I still believe Danny Abernathy ate my cat.
About six months prior to the disappearance of Andrew, Danny was doing well. He had a nice job, a wonderful girlfriend, and an apartment to die for. Everything seemed to be going great for him. Then Danny discovered meth and started staying up for days in a row. Eventually he was fired from his job. Flash forward three amphetamine-filled months and Danny had lost his girlfriend, his apartment, and he had wasted away to a shell of himself. It was insane to see such a good friend lose so much so quickly, so I offered to let him live in my tiny, one room house until he could clean himself up and get a new job. He declined the offer to live in my house, but decided that he was not above living in my tent, camped out in my front yard.
Yes, I said tent. And let me also tell you, it was November in Oklahoma. November was cold there, that flimsy tent didn't offer much shelter. Still, Danny scrounged some blankets, and was never without a heavy coat and fingerless gloves. He picked pecans from the tree in the back yard and sold them at the local market for money. He gathered the neighbor's beer cans to cash in at the recycling plant. He snuck into my house to take showers, and when he left he would leave the door unlocked and dirty, grime-filled soap in the shower. When I would tell him to lock the door if he went into the house or to buy his own soap, he would claim he wasn't in there. He constantly annoyed me because he was always talking about how he was an Eagle Scout and therefore, he was able to survive outside.
He also complained incessantly about my cute little Andrew The Cat. Andrew was a tiny, gray fur-ball who loved to play. He also loved to squeeze out the broken window of the house and haunt Danny's/my tent. He would stalk through the fallen leaves and pounce on the tent when he saw Danny's shadow move. I thought it was adorable and funny, but Danny did not. When Danny started to gripe about Andrew or the lack of pecans, I reminded him that perhaps he should stop doing drugs, get a job, and move out of the tent. By the time January rolled around, Danny and I hated each other, and we were no longer on speaking terms.
The last time I saw Andrew, Danny was yelling at him and I was laughing. I should have picked him up and put him in the house, but I thought it was more fun to let him torment Danny.
When I came home from work that day, there were policemen outside of my house. I thought that Danny had screwed up and bought drugs from the wrong person, but no. Danny had dug a pit in the ground and started a fire. He was cooking a small animal on the open fire when the police arrived. Danny claimed that he had made a sling shot and killed a squirrel that was climbing a tree.

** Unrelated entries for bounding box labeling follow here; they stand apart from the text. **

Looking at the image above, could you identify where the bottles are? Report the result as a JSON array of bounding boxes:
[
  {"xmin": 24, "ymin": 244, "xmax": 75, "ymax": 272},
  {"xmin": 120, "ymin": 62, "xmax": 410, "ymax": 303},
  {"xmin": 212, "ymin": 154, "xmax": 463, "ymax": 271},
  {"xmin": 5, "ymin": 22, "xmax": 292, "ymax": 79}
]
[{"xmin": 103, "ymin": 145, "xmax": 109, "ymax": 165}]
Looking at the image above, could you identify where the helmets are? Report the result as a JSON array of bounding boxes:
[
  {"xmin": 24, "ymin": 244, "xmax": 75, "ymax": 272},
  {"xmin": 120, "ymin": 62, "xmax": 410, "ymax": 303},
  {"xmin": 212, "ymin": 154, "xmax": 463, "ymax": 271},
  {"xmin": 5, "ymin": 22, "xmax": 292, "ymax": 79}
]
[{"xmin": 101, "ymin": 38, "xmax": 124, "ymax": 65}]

That evening, after the police had left, I climbed into the tent and threw all of Danny's things onto the lawn. I remember I was screaming that he had to find his own place, and that he was banned from picking pecans from the tree. I was sobbing like a rage-filled mad woman when I nailed the broken window shut so Danny couldn't sneak into my house anymore.
Despite my tears and anger, I never saw Andrew again, and a few days later Danny disappeared too. A friend told me he had moved to Arizona or New Mexico to look for aliens. It's possible. I still miss Andrew, but if I ever see Danny again I hope to be armed with my own sling shot. I may not be an Eagle Scout, but I have good aim.